Estamos a bordo de um grande paquete da Messagéries Maritimes, em pleno Atlântico, entre os dois hemisférios. Dois passageiros, que embarcaram no Rio de Janeiro, um de quarenta e outro de vinte e cinco anos, conversam animadamente, sentados ambos nas suas cadeiras de bordo.

— Pois é como lhe digo, meu amiguinho! — dizia o passageiro de quarenta anos — o homem, todas as vezes que é provocado pela mulher, seja a mulher quem for, deve mostrar que é homem! Do contrário, arrisca-se a uma vingança! O caso da mulher de Putifar reproduz-se todos os dias!

— E se o marido for nosso amigo?

— Se o marido for nosso amigo, maior perigo corremos fazendo como José do Egito.

— O que você está dizendo é simplesmente horrível!

— Talvez, mas o que é preferível: ser amante da mulher de um amigo sem que este o saiba, ou passar aos olhos dele por amante dela sem o ser, em risco de pagar com a vida um crime que não praticou?
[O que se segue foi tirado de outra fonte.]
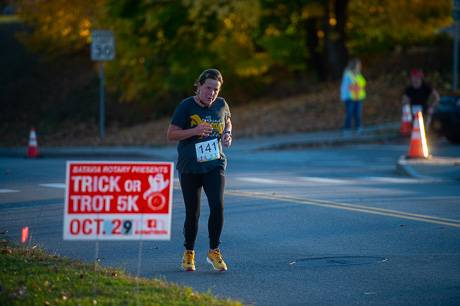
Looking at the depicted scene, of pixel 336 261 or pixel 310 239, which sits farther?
pixel 310 239

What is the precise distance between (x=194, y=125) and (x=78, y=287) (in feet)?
7.39

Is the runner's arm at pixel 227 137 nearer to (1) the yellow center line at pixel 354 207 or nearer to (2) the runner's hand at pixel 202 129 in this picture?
(2) the runner's hand at pixel 202 129

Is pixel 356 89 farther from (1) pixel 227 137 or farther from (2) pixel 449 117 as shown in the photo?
(1) pixel 227 137

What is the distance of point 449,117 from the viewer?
26.2 meters

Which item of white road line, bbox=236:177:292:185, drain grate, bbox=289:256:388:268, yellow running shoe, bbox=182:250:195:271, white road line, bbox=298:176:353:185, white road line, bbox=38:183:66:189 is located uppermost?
white road line, bbox=298:176:353:185

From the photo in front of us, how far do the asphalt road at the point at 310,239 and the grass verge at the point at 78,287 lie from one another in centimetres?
67

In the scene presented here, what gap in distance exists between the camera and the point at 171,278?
9438 mm

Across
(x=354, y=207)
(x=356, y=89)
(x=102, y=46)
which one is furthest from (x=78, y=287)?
(x=102, y=46)

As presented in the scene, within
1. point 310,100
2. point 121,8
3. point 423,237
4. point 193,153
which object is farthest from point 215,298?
point 121,8

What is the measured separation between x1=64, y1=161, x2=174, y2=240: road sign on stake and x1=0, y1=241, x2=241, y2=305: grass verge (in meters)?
0.41

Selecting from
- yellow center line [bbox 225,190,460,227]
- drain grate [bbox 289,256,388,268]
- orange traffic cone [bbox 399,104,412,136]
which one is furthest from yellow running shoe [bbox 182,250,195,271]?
orange traffic cone [bbox 399,104,412,136]

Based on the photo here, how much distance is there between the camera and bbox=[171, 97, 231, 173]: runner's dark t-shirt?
9.67 meters

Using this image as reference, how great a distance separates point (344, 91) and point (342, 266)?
18156 mm

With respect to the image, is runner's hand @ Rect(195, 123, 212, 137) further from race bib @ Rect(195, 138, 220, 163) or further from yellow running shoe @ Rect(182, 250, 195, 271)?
yellow running shoe @ Rect(182, 250, 195, 271)
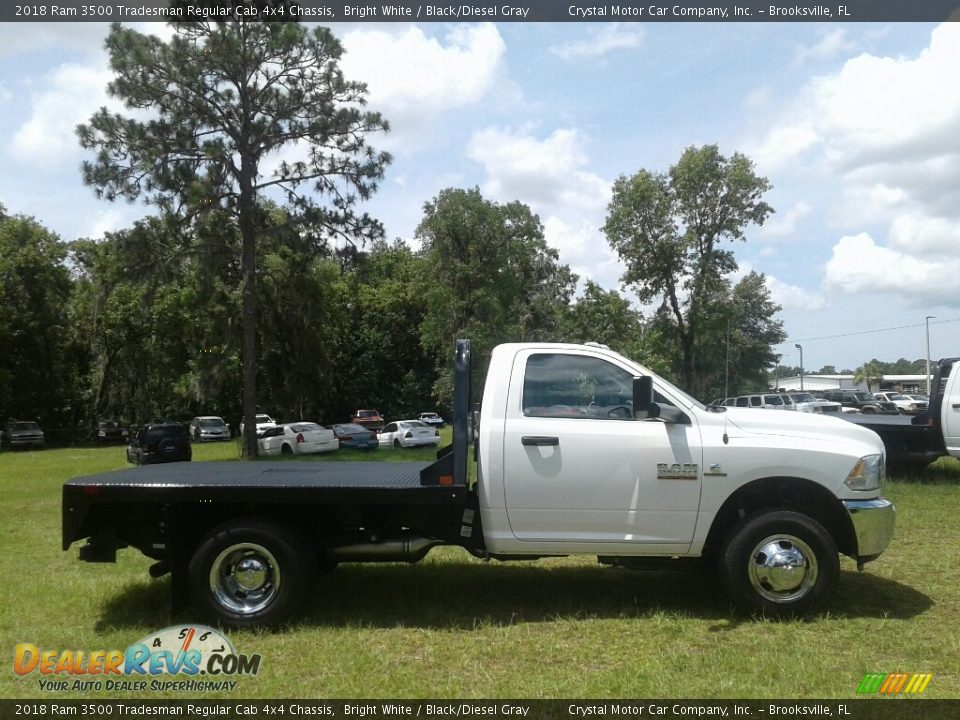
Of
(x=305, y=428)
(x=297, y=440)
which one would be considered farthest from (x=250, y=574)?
(x=305, y=428)

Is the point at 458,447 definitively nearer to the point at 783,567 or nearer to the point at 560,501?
the point at 560,501

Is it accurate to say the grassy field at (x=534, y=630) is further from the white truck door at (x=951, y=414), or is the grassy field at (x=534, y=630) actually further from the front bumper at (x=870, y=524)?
the white truck door at (x=951, y=414)

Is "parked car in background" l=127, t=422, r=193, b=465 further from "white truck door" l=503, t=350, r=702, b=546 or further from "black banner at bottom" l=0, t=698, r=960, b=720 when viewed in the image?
"black banner at bottom" l=0, t=698, r=960, b=720

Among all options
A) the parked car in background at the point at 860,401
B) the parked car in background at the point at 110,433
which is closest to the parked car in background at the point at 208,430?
the parked car in background at the point at 110,433

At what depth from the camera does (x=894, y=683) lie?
4.71 meters

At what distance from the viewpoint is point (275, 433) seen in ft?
114

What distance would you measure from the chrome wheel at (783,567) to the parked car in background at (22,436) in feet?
146

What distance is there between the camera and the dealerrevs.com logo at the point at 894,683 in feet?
15.2

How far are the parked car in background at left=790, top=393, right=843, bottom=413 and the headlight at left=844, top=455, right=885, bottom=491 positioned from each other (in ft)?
93.8

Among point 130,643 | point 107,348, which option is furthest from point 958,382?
point 107,348

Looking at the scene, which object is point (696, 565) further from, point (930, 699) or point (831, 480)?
point (930, 699)

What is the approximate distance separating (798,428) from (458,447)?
252cm

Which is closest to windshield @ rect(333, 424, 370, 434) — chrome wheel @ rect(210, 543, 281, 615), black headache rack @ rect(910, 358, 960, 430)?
black headache rack @ rect(910, 358, 960, 430)

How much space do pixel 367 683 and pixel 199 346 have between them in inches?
1644
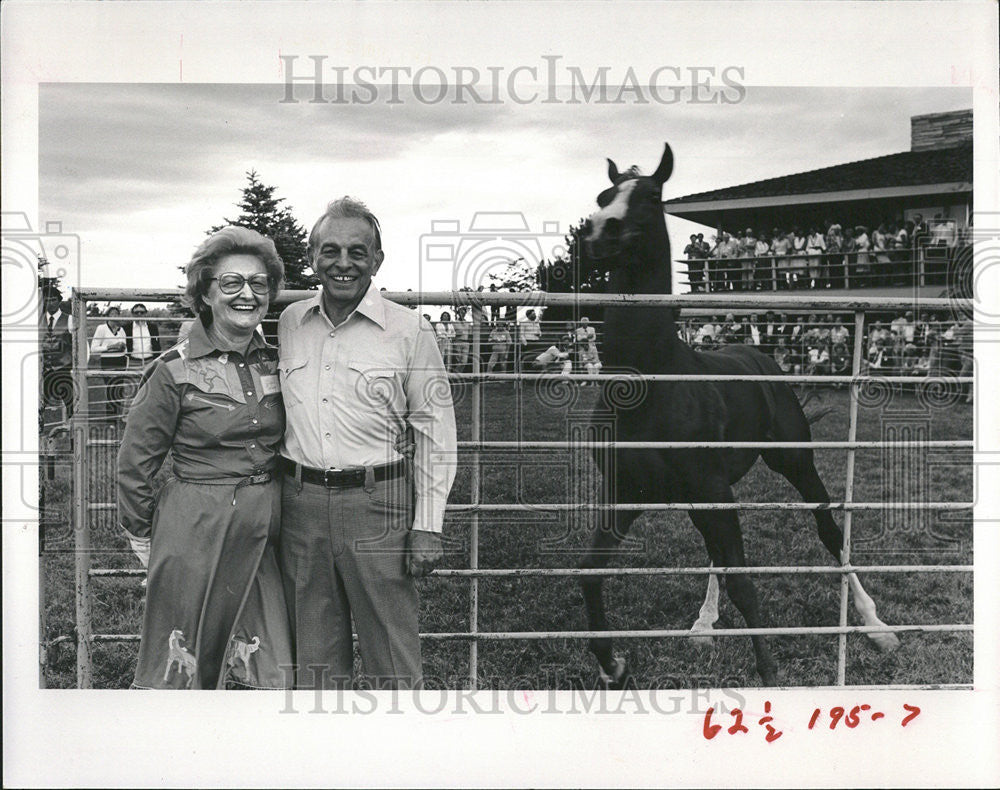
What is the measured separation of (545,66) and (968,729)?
121 inches

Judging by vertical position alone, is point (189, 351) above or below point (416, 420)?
above

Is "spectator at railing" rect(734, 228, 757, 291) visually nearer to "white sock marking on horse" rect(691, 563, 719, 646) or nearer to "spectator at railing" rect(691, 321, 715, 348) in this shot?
"spectator at railing" rect(691, 321, 715, 348)

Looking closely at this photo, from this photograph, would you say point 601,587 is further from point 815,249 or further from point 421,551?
point 815,249

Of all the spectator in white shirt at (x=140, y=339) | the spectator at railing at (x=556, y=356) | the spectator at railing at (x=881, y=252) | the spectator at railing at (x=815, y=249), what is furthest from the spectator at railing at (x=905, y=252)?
the spectator in white shirt at (x=140, y=339)

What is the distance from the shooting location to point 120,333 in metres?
4.22

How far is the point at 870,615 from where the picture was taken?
4.75m

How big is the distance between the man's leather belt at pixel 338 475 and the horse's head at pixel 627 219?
154cm

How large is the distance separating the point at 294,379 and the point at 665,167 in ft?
6.71

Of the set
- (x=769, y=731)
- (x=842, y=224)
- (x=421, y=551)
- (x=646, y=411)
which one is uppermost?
(x=842, y=224)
— Acha então que temos o direito sobre a mulher do próximo...?

— Desde que a mulher do próximo nos provoque. Se o próximo é nosso amigo, paciência! Não se casasse com uma mulher assim! Olhe, eu estou perfeitamente tranqüilo a respeito da Mariquinhas! Trouxe-a comigo nesta viagem porque ela quis vir; se quisesse ficar no Rio de Janeiro teria ficado e eu estaria da mesma forma tranqüilo.

— Mas o grande caso é que se um dia algum dos seus amigos... — Desse susto não bebo água. Já um deles pretendeu conquistá-la... chegou a persegui-la... Ela foi obrigada a dizer-mo para se ver livre dele... Dei um escândalo! Meti-lhe a bengala em plena Rua do Ouvidor!

Dizendo isto, o passageiro de quarenta anos fechou os olhos, e pouco depois deixava cair o livro que tinha na mão: dormia. Dormia, e aqueles sonos de bordo, antes do jantar, duravam pelo menos duas horas.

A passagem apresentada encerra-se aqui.